Extracted entries.

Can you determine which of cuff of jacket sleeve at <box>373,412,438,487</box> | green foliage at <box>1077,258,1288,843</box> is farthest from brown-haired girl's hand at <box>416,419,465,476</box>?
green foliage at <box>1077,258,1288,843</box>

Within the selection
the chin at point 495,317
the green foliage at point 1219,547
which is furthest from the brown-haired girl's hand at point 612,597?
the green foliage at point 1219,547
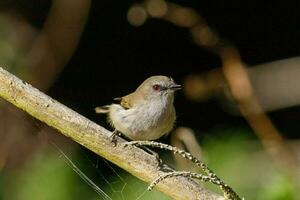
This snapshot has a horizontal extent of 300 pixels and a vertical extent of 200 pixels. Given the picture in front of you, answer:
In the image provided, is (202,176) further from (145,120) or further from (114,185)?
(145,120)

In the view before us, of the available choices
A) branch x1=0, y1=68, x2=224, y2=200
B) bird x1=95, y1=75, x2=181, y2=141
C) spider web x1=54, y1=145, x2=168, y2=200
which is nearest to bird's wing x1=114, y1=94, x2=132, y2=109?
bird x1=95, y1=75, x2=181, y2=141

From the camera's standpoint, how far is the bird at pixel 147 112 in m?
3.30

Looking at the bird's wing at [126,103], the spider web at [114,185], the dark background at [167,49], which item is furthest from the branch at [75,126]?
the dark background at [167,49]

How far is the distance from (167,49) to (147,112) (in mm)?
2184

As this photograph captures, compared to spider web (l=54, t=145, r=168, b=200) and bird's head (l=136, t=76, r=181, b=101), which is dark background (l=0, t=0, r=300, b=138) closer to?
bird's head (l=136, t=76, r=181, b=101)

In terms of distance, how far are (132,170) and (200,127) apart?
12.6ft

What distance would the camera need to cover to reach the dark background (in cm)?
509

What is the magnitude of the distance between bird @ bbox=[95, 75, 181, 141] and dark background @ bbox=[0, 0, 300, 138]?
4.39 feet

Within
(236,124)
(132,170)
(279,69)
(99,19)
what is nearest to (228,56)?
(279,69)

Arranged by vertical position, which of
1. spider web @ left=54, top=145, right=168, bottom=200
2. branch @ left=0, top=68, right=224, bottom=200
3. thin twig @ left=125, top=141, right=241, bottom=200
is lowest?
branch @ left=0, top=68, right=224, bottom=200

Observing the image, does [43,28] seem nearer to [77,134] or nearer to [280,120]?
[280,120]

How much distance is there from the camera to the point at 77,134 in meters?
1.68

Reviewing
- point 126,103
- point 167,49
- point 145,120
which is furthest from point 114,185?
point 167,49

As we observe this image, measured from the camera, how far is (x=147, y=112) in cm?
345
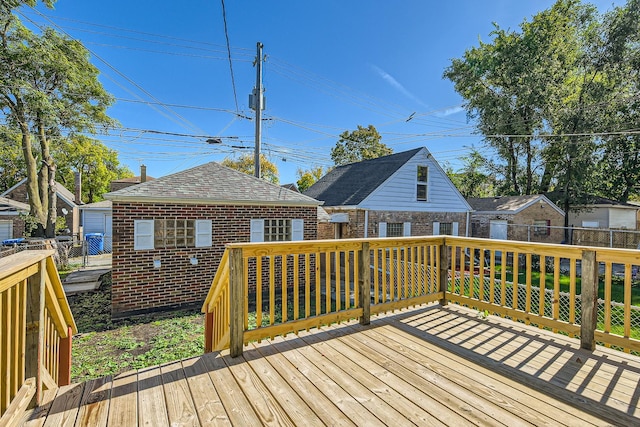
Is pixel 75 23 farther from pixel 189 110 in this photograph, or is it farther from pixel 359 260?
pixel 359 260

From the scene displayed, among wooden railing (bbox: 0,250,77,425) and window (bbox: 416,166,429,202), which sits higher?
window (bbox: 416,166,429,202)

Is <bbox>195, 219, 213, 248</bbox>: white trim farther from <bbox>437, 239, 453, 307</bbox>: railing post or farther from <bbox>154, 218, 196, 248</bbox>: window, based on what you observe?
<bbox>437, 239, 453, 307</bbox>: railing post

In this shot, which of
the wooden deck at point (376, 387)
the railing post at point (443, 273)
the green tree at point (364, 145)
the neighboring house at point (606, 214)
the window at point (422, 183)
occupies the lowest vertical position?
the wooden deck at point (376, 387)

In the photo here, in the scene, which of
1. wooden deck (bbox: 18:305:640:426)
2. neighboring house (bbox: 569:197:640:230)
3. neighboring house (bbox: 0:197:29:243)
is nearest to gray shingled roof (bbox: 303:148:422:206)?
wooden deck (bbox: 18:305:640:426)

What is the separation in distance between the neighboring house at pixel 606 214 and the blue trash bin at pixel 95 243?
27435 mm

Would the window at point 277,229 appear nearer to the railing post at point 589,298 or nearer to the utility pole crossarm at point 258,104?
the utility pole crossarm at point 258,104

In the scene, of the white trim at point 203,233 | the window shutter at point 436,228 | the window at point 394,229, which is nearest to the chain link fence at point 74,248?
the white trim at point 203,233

* * *

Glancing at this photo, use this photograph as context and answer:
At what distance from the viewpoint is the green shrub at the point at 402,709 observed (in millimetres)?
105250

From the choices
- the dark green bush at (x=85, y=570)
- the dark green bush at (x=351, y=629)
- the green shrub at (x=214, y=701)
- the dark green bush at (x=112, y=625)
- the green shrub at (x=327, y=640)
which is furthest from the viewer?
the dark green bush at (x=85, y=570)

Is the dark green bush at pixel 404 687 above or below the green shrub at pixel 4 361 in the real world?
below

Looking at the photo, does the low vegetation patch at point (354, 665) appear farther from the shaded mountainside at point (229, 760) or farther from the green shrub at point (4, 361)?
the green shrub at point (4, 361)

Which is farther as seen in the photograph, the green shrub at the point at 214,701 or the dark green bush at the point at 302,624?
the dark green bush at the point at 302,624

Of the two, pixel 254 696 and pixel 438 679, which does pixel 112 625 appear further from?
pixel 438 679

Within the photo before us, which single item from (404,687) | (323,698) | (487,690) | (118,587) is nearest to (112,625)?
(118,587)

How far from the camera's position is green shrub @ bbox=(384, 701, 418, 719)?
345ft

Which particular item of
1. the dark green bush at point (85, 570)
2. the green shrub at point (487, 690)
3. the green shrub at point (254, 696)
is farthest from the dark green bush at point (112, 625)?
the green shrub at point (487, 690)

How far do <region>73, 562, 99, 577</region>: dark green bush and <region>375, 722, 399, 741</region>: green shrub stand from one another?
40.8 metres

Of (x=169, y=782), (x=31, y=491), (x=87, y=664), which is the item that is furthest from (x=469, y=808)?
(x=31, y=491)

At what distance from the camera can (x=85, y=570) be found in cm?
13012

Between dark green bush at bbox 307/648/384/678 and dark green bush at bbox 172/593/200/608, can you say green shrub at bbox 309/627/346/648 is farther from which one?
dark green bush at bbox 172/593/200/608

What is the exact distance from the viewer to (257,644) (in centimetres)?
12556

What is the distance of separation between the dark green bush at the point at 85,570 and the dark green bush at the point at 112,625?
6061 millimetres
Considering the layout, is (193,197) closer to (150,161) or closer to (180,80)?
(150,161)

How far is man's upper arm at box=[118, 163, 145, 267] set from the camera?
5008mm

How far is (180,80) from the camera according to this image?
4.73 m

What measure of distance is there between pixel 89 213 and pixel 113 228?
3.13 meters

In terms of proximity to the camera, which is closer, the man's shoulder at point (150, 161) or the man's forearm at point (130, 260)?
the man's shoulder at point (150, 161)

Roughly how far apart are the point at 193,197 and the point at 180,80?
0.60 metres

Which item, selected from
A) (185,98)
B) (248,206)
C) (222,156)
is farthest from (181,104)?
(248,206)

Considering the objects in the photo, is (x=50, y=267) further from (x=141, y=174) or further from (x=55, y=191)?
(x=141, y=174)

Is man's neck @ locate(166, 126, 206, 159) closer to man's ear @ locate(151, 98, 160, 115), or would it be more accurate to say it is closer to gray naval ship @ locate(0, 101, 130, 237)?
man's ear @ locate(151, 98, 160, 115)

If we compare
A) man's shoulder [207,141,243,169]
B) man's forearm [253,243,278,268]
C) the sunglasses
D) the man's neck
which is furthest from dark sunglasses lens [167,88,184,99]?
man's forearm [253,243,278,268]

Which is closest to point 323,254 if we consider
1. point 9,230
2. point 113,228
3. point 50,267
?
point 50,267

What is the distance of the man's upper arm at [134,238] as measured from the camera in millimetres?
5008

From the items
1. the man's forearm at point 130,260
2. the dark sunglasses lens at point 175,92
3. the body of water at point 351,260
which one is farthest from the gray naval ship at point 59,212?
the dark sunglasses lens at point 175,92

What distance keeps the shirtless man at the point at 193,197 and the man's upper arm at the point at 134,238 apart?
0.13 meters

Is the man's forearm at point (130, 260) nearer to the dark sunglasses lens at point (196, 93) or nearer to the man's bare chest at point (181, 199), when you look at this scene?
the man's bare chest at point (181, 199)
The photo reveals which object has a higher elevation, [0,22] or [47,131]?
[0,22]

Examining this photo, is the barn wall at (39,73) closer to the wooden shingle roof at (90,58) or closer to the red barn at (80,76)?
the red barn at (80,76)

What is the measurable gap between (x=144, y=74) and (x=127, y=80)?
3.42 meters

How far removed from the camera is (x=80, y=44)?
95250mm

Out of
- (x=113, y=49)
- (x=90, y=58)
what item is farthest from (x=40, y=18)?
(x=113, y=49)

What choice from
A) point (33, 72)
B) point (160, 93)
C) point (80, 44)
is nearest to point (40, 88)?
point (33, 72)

Short problem.
Pull out each line from the entries above that includes the word "answer", and list those lines.

Result.
This snapshot has a horizontal extent of 300 pixels and a vertical extent of 200 pixels. Given the picture in front of you, answer:
Glancing at this photo, use this photograph as context and answer:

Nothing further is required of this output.